Source passage ▸
—————

There is a saying in Sanskrit that the most brittle branch that
would crack and break with the pressure of the wind can be softened
by submerging it in oil for a week. So with the most brittle of
diseases and egos and mental imbalances. After all, the nervous
system is cradled in glia, which are essentially modified fat cells.
9. Using
vs. Owning Nature's Pharmacopoeia
AVP is more interested in how medicines work than in owning and
patenting them. They know the time-tested tradition for preparing
the medicines, which is probably more important than the components
themselves. In the West, profit-based incentive has caused people
to try to usurp ancient Ayurvedic knowledge, which, by consensus
in India, is universally owned by the field of Ayurveda and cannot
be owned by one person. Many researchers visit the campus to usurp
the secrets and take them back to America to publish them. To date,
none have succeeded.
In December 1993, the University of Mississippi Medical Center had
a patent issued to it by the US Patents and Trademarks Office on
the use of turmeric for healing (No. 5,401,504). The patent was
contested by India's industrial research organization, Council for
Scientific and Industrial Research (CSIR), on the grounds that traditional
Ayurvedic practitioners were already aware of the healing properties
of turmeric and have been for millennia, as documented in ancient
Sanskrit medical texts, making this patent a case of biopiracy.

—————

Supplied material ▸
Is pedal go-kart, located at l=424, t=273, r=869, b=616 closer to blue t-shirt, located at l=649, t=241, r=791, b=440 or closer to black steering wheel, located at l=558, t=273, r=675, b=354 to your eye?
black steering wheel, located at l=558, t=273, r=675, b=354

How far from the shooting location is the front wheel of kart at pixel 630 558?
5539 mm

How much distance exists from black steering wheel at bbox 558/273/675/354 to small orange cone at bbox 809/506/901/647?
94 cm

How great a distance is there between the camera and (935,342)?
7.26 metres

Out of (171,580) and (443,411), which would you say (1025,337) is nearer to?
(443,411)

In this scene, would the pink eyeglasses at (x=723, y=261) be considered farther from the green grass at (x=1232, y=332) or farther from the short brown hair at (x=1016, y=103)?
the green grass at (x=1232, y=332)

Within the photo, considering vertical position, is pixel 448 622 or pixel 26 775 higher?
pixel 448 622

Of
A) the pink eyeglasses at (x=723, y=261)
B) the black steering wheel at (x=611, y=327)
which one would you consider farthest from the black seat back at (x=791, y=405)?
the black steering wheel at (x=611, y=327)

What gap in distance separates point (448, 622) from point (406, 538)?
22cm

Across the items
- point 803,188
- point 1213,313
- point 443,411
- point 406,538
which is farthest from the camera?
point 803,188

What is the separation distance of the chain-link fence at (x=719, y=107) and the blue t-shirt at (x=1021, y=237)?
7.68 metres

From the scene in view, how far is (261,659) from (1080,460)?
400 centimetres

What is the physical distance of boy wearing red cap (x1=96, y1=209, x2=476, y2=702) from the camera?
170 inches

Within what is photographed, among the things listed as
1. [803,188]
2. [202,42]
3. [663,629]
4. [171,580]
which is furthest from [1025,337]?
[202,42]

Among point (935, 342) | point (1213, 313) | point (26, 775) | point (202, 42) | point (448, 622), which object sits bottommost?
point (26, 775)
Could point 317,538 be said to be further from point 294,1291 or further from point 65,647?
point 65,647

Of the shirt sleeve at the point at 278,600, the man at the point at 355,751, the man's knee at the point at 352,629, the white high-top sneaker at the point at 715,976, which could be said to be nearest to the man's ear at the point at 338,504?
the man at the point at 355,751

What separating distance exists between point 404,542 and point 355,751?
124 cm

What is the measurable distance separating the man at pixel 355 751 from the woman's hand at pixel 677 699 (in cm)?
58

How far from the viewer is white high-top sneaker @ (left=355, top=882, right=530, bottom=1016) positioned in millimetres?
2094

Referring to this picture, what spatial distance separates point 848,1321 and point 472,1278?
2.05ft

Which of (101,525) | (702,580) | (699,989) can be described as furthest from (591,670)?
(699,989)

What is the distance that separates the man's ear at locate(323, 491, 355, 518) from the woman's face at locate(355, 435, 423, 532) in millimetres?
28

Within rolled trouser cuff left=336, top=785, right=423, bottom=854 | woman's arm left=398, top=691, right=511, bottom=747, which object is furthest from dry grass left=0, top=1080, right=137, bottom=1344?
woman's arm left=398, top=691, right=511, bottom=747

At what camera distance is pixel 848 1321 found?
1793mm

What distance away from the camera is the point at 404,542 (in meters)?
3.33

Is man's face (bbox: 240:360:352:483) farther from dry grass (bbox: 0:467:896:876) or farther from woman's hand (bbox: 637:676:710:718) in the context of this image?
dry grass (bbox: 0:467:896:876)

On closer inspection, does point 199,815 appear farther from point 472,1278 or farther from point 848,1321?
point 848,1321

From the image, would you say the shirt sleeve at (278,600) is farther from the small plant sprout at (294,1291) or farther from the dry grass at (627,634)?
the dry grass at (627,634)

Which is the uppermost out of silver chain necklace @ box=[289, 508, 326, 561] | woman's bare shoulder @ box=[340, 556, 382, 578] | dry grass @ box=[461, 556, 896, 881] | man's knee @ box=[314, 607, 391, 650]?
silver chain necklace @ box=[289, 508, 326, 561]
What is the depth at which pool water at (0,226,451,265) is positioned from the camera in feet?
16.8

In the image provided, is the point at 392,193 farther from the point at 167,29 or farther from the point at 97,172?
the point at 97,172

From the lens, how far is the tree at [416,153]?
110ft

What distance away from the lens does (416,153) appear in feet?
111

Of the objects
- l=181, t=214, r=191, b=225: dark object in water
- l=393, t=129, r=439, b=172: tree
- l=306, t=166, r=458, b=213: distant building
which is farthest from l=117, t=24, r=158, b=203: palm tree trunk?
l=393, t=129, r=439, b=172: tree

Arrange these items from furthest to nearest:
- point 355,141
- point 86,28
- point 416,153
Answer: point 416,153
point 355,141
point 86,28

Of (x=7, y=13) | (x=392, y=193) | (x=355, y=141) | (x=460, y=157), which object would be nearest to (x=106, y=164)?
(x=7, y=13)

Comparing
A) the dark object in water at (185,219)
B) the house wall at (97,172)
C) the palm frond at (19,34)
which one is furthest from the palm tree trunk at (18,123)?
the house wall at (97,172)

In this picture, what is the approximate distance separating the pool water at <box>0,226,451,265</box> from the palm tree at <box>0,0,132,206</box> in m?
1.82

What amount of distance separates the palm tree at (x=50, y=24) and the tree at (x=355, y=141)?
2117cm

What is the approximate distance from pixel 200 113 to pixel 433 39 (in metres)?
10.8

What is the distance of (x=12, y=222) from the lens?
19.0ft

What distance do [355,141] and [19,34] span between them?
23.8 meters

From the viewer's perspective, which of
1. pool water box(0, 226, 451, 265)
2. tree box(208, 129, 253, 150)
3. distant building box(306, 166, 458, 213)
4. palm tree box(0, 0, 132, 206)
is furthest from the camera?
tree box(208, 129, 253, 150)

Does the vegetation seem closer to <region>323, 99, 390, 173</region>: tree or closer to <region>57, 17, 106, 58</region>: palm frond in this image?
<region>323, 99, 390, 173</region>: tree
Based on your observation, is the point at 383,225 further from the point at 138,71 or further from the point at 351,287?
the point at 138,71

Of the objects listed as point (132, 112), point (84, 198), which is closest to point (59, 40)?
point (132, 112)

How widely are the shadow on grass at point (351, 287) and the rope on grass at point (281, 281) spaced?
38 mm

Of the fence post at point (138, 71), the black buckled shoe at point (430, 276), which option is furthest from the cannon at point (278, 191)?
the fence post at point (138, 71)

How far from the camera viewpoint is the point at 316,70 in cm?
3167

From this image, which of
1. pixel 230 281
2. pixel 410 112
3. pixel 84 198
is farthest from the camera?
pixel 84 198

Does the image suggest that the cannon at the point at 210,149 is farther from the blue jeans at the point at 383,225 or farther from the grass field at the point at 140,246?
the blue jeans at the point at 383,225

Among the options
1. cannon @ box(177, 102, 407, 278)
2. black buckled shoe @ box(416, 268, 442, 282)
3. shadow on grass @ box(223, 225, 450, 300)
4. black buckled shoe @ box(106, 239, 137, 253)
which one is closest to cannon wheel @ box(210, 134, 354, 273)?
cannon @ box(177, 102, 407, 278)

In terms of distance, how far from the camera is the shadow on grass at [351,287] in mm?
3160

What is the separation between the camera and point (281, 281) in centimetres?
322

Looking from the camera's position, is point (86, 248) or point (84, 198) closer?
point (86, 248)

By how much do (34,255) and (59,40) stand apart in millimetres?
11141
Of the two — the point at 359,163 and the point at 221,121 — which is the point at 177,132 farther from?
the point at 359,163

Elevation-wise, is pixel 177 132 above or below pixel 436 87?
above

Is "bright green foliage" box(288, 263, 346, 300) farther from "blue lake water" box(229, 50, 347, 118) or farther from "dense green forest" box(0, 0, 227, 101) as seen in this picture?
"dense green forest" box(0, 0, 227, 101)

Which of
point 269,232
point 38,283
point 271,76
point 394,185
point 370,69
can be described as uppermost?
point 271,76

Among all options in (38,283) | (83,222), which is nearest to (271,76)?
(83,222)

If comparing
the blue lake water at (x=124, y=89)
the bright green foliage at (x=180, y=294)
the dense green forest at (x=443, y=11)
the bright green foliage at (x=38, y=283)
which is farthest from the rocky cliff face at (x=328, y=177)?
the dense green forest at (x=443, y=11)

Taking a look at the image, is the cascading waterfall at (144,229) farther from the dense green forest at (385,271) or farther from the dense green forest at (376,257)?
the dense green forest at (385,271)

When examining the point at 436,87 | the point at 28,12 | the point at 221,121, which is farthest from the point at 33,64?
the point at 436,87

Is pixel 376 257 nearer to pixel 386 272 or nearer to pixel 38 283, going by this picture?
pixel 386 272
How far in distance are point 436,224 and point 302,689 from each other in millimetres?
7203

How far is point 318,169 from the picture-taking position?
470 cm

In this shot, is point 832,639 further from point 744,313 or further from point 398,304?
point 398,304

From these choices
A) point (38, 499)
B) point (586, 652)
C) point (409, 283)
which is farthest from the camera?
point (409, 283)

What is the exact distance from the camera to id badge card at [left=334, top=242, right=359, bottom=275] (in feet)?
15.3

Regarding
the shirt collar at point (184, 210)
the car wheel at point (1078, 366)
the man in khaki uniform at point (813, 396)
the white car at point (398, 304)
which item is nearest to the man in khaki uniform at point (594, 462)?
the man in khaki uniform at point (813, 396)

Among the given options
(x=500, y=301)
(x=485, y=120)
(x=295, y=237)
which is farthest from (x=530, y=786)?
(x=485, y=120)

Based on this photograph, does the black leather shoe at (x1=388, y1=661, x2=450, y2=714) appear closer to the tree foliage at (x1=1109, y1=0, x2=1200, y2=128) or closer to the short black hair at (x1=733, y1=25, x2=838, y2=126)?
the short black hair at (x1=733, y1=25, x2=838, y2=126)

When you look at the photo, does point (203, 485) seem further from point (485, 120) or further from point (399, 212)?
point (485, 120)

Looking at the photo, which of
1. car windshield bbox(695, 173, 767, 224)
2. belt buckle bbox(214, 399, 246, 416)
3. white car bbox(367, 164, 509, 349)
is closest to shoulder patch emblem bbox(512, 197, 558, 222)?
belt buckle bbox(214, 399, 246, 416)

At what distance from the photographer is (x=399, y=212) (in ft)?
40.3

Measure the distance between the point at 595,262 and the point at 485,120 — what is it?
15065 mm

—————

What you need to do ▸
#1 In the passage on Ayurveda, which organization contested the University of Mississippi Medical Center's turmeric patent?
#2 Reproduce the passage on Ayurveda between "In December 1993, the" and "case of biopiracy.", inclusive.

Solutions to the exercise ▸
#1 India's Council for Scientific and Industrial Research (CSIR) contested it.

#2
In December 1993, the University of Mississippi Medical Center had
a patent issued to it by the US Patents and Trademarks Office on
the use of turmeric for healing (No. 5,401,504). The patent was
contested by India's industrial research organization, Council for
Scientific and Industrial Research (CSIR), on the grounds that traditional
Ayurvedic practitioners were already aware of the healing properties
of turmeric and have been for millennia, as documented in ancient
Sanskrit medical texts, making this patent a case of biopiracy.